The exercise:
Reproduce the stretch from the line containing "Is point (330, 439) definitively" through the end of the records, with "floral cushion" swapped for "striped cushion" and nothing else altered.

════════

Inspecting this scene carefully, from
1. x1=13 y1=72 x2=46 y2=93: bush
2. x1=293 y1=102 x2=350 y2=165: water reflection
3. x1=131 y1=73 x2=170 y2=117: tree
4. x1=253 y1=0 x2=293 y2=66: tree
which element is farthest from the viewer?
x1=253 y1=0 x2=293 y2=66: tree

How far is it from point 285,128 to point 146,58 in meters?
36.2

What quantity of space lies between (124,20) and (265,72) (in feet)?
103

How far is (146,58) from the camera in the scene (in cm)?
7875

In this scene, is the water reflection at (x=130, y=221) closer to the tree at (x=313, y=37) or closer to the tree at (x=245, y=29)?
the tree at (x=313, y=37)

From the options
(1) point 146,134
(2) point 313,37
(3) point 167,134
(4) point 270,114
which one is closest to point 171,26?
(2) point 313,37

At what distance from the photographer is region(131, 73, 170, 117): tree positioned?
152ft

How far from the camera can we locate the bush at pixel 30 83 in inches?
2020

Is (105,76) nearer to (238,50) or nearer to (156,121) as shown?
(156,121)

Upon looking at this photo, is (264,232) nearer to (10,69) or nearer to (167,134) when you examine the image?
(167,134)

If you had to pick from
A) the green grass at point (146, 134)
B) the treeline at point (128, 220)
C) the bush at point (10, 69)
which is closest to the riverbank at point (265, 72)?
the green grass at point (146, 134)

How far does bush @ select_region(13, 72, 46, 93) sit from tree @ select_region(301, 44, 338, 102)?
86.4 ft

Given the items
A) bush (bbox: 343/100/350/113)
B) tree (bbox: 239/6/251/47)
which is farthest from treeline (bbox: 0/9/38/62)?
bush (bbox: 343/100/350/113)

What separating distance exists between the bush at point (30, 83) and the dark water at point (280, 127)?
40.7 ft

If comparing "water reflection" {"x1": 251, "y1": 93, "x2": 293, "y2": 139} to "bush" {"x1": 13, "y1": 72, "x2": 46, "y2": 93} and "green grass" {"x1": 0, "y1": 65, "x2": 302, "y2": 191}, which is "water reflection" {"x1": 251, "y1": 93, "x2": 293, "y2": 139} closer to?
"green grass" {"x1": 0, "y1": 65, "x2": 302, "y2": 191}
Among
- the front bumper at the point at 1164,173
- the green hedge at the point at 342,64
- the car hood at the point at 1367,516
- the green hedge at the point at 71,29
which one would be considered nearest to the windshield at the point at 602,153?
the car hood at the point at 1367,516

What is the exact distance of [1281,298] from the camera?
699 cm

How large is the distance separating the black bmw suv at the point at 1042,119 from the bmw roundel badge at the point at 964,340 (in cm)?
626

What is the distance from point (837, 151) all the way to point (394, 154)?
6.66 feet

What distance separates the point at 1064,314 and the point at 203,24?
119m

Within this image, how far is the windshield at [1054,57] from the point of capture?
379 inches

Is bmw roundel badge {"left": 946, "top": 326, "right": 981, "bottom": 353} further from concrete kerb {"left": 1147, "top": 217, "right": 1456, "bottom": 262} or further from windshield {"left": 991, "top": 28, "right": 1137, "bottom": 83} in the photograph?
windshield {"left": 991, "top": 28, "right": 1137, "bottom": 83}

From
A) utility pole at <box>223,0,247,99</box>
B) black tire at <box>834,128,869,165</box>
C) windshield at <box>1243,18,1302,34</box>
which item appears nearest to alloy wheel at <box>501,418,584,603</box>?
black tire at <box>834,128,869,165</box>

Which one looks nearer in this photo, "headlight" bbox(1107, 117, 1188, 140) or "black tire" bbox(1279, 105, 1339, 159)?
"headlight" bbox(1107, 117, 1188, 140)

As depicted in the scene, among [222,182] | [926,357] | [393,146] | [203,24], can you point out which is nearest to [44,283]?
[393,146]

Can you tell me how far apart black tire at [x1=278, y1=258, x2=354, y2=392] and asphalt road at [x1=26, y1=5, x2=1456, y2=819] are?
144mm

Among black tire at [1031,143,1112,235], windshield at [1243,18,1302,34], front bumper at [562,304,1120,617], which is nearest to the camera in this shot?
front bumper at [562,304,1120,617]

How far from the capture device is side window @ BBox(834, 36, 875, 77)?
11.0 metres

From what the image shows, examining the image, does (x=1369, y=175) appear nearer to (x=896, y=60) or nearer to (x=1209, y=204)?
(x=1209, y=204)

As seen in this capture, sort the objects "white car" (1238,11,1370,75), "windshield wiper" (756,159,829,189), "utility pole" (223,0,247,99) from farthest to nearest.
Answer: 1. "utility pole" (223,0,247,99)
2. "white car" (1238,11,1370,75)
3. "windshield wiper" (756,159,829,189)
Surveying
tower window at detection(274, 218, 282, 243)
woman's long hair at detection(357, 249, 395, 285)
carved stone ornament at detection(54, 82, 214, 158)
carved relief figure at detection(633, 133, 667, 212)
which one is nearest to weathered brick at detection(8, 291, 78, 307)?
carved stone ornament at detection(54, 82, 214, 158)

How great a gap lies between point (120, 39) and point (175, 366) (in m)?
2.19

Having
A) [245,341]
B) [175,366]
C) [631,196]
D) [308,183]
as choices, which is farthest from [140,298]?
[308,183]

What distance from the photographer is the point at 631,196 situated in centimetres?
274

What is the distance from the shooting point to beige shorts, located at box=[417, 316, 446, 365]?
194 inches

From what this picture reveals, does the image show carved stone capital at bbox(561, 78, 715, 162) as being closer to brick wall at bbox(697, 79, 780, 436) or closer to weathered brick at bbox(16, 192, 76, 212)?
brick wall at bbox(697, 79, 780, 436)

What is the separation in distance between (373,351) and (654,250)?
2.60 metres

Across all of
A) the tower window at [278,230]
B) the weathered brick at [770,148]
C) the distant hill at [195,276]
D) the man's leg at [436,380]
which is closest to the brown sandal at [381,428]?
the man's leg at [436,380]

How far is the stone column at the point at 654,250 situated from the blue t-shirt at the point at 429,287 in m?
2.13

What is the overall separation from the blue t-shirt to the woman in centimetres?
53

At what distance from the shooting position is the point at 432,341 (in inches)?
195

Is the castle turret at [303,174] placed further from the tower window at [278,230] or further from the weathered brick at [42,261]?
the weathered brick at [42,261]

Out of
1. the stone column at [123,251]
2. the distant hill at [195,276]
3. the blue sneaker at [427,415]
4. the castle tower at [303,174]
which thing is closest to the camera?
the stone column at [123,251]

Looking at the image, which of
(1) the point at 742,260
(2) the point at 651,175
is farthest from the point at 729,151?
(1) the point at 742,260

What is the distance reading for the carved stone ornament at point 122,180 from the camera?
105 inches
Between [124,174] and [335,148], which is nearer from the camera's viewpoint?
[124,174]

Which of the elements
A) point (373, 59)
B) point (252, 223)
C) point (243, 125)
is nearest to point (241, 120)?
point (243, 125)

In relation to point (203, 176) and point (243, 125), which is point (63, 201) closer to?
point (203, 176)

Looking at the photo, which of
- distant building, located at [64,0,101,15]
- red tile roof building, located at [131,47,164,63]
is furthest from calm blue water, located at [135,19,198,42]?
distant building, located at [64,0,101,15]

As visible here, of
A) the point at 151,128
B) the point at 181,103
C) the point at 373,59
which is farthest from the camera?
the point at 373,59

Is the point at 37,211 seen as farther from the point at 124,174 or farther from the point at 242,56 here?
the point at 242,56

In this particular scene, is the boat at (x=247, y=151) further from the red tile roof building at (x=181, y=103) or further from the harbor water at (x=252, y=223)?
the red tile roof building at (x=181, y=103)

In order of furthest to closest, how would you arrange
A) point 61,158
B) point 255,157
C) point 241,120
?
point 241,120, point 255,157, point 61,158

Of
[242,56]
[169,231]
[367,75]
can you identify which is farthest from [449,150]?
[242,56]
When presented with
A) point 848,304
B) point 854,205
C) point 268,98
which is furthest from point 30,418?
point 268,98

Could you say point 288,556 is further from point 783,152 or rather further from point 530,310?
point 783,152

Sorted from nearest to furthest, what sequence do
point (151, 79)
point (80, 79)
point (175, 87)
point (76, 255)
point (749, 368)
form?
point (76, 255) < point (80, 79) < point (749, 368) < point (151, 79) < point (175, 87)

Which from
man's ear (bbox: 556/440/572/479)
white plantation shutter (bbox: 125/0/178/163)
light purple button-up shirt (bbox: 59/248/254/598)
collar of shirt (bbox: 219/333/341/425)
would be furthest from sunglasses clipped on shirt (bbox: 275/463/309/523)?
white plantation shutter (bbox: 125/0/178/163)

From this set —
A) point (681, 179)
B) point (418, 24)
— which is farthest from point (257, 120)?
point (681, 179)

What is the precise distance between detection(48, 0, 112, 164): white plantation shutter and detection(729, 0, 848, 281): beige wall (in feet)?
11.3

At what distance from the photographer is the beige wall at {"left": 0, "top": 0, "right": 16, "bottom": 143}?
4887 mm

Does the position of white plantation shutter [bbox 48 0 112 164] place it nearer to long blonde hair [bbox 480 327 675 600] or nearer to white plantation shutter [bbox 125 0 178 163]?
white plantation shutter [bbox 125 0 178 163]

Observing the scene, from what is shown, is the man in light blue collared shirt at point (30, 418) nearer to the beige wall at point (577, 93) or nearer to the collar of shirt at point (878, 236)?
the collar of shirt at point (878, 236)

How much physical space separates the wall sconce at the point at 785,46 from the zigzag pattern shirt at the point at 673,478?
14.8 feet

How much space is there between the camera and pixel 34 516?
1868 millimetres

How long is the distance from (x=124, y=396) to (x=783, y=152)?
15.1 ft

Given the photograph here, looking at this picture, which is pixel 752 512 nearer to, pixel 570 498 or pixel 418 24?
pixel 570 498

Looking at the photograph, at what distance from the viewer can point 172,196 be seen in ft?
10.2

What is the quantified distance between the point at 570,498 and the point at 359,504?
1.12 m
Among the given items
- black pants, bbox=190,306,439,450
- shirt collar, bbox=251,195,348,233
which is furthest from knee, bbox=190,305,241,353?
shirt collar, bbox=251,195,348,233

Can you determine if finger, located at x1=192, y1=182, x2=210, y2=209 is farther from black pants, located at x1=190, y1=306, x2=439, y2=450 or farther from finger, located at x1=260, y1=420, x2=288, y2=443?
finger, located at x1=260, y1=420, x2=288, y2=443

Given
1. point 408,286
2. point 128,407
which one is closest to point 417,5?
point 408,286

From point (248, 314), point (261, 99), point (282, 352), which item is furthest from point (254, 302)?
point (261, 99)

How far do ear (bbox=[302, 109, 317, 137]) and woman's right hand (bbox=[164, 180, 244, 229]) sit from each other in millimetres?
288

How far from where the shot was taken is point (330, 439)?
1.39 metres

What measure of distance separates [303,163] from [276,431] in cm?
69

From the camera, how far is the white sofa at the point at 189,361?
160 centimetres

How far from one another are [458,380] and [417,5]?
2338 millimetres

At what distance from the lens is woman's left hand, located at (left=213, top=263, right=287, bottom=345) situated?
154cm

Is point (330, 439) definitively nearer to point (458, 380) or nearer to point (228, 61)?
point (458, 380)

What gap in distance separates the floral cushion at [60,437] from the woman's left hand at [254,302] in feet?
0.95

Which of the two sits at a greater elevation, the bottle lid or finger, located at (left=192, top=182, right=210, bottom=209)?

════════

Worked solution:
Is point (330, 439) definitively nearer to point (458, 380) or nearer to point (228, 61)?
point (458, 380)

What gap in distance separates the striped cushion at [60,437] from the woman's left hand at [254,302] in feet?
0.95

Which of the two sits at a greater elevation, the bottle lid or finger, located at (left=192, top=182, right=210, bottom=209)?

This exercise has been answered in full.